WORK TASK:
Look through the listing below for the line with "每年的聖誕節,這個狗爸爸都會把狗狗打扮成其他可愛動物做成聖誕卡。" and the line with "Rose XX, 2000, OOC, 22 x 22 in". Copy both, along with every line between them, exactly and with no pictures.

DATASET ENTRIES:
-- Opening Marker --
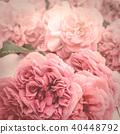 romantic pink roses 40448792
-- Closing Marker --
-- Opening Marker --
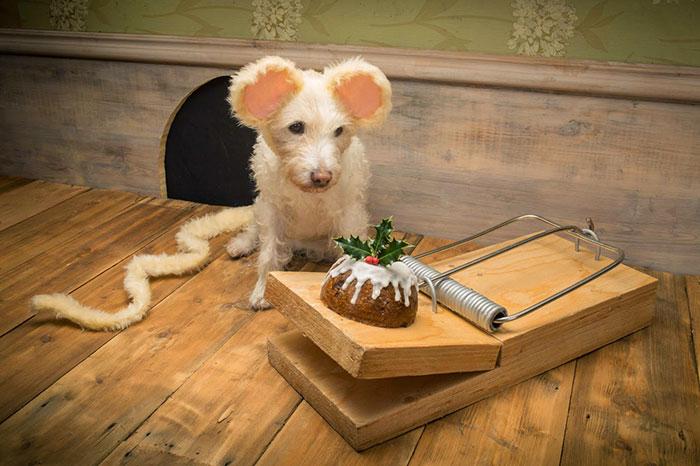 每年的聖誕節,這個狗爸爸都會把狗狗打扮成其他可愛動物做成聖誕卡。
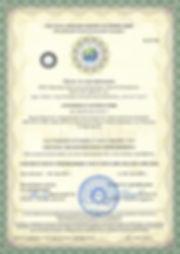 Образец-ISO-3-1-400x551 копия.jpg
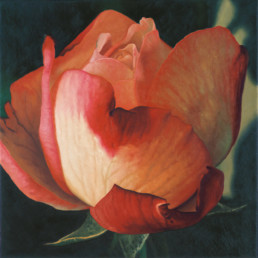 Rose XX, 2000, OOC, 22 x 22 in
-- Closing Marker --
SOLUTION TO THIS TASK:
 每年的聖誕節,這個狗爸爸都會把狗狗打扮成其他可愛動物做成聖誕卡。
 Образец-ISO-3-1-400x551 копия.jpg
 Rose XX, 2000, OOC, 22 x 22 in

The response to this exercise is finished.